The seeds of our current economic malaise started about 32 years ago with the election of Ronald Reagan and his war on the middle class. It was the successful war on the middle class that made economic recovery all but impossible. It was the absurdity of trickle down economics that did nothing but take money from the middle class and give it to the wealthy oligarchs that guaranteed the failure of the US economy. It’s customers who have money that create demand and that demand creates jobs. The wealthy are lousy customers – if there is no demand they don’t create jobs they save. That’s what we are seeing today. No jobs are being created because the majority of potential customers have little or no money so there is no demand. The United States became an economic powerhouse in the 50s and 60s when the unions were powerful and the middle class was growing – a lot of customers – a lot of demand.
Herbert:
The middle class is finally on its knees. Jobs are scarce and good jobs
even scarcer. Government and corporate policies have been whacking
working Americans every which way for the past three or four decades.
While globalization and technological wizardry were wreaking employment
havoc, the movers and shakers in government and in the board rooms of
the great corporations were embracing privatization and deregulation
with the fervor of fanatics. The safety net was shredded, unions were
brutally attacked and demonized, employment training and jobs programs
were eliminated, higher education costs skyrocketed, and the nation’s
infrastructure, a key to long-term industrial and economic health,
deteriorated.It’s a wonder matters aren’t worse.
But things will only get worse. The argument over the Bush tax cuts would be comical if the situation were not so dire. The original tax cuts created no jobs, at least in the United States. There was a smoke and mirrors recovery but that was not the result of the tax cuts. It should be called the Greenspan bubble. He pumped the economy up with cheap easy to get credit. People used there houses as ATMs and bought houses they couldn’t afford. It was of course an unsustainable bubble and it burst but Greenspan’s objective was realized – Bush managed to get reelected in 2004.

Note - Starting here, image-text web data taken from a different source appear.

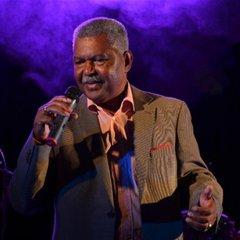 Morreu o cantor angolano Carlos Burity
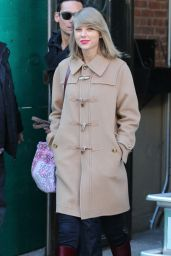 Taylor Swift Winter Style - Out in New YOrk City, February 2015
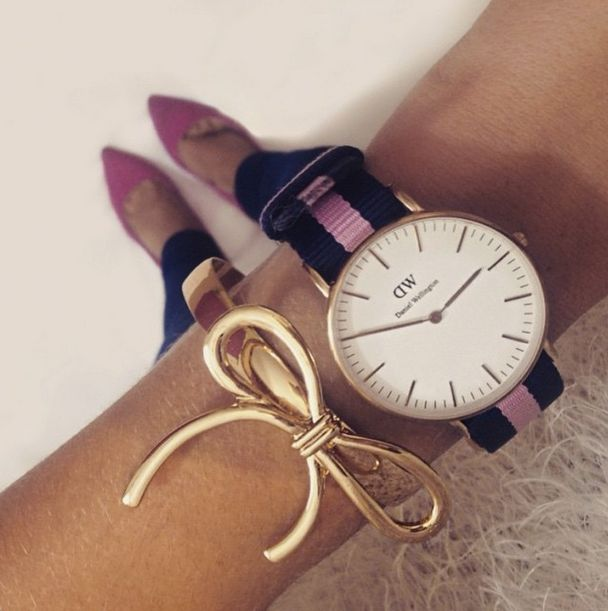 Learning to accessorise can seem a bit daunting sometimes but when it's done right, it looks great. Like this #DanielWellington watch paired with a gold bow (and those shoes)!   Do you accessorise your watch? Tell us or share a pic with us in our comments below.   View our range in-store now at shop 255, Level 2, Westfield Shopping Plaza Penrith. #Love #DanielWellington #Watch #Swag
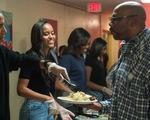 Tổng thống Obama ăn mừng Lễ Tạ ơn cùng người vô gia cư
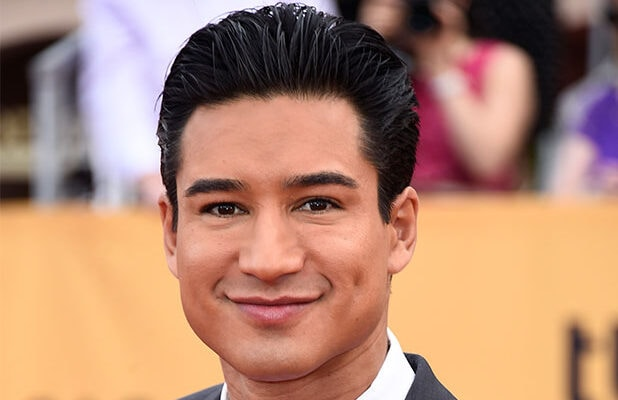 Mario Lopez To Host Cbs Candy Crush Game Show
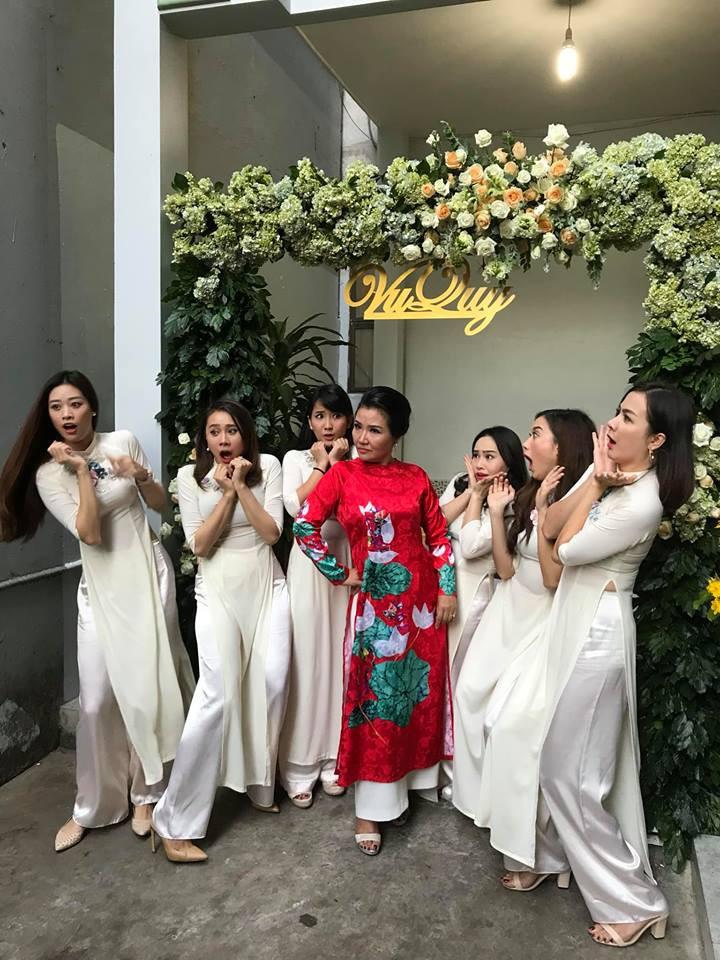 Vợ chồng Ái Châu - Huỳnh Đông cùng dàn diễn viên nổi tiếng bưng quả trong đám hỏi sao nữ Gạo nếp gạo tẻ - Ảnh 6.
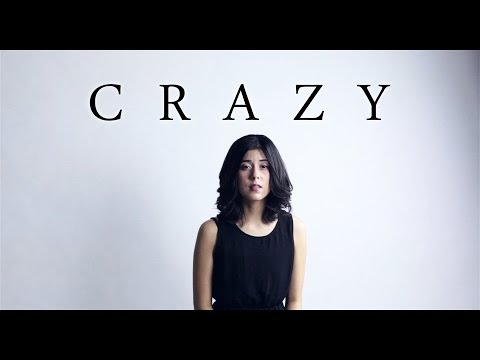 Gnarls Barkley - Crazy (Cover) by Daniela Andrade (видео)
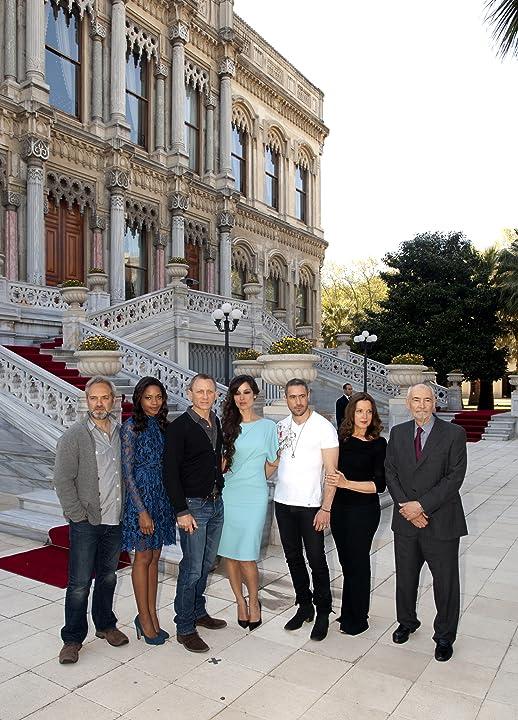 Sam Mendes, Barbara Broccoli, Daniel Craig, Naomie Harris, Michael G. Wilson, and Bérénice Marlohe at Skyfall (2012)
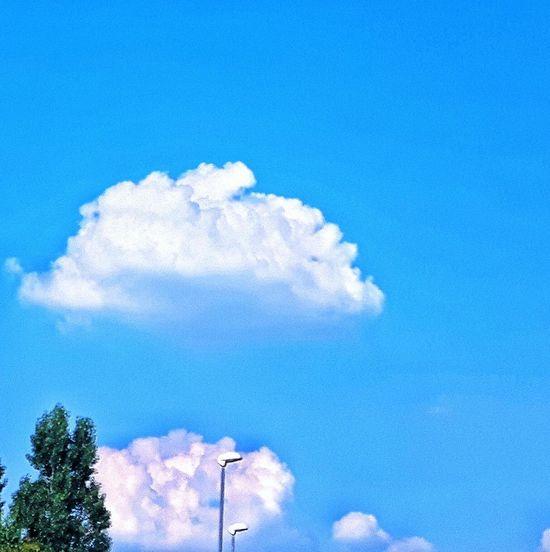 Skyporn #cloudporn #takingphotos Minimalism Minimal Minimalobsession Creative Light And Shadow Color Photography Light And Shadow Eyeem Photography Eyeem Photo Color Eyeem Best Shots Eyeem Gallery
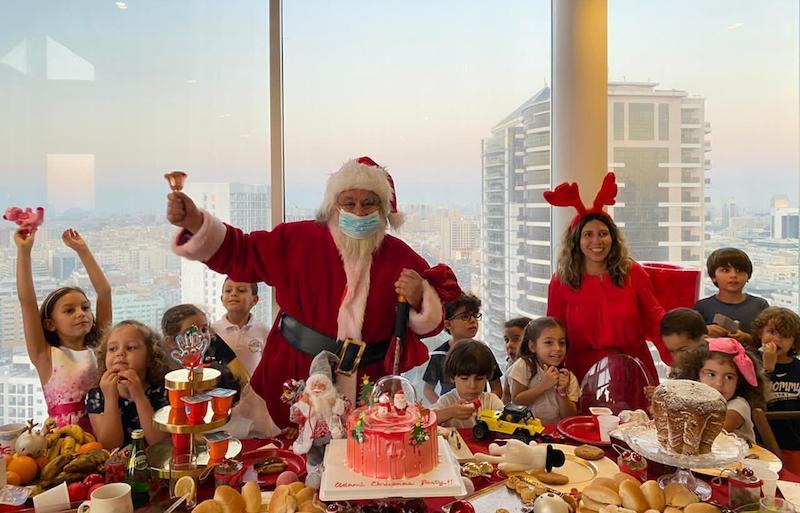 hire santa in Dubai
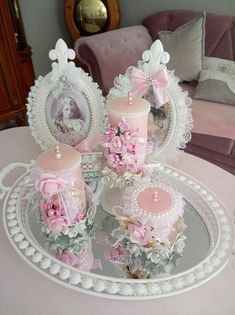 DIY Country Bathroom Decor Ideas Perhaps you think of home improvement work and think that such projects are beyond your capabilities. Estilo Shabby Chic, Shabby Chic Pink, Shabby Chic Style, Shabby Chic Farmhouse, Shabby Chic Crafts, Bougie Rose, Diy Crafts For Girls, Pink Candles, Pearl And Lace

There little the government can do now – Greenspan used the last magic bullet. The only thing that will prevent a slow steady decline is a shock that will result in a sudden collapse.
Herbert:
With so much of the middle class and the rest of working America tapped
out, there is not enough consumer demand for the goods and services that
the U.S. economy is capable of producing. Without that demand, there
are precious few prospects for a robust recovery.If matters stay the same, with working people perpetually struggling in
an environment of ever-increasing economic insecurity and inequality,
the very stability of the society will be undermined.The U.S. economy needs to be rebalanced so that the benefits are shared
more widely, more equitably. There are many ways to do this, but what is
most important right now is to recognize this central fact, to focus on
it and to begin seriously considering the most constructive options.
Sorry Bob Herbert, I fear it’s too late. Those who like things just the way they are control the political process. The Wall Street Banksters are upset with Obama because they only got most of what they wanted, not everything. Even if Obama wanted to fix the problem he couldn’t.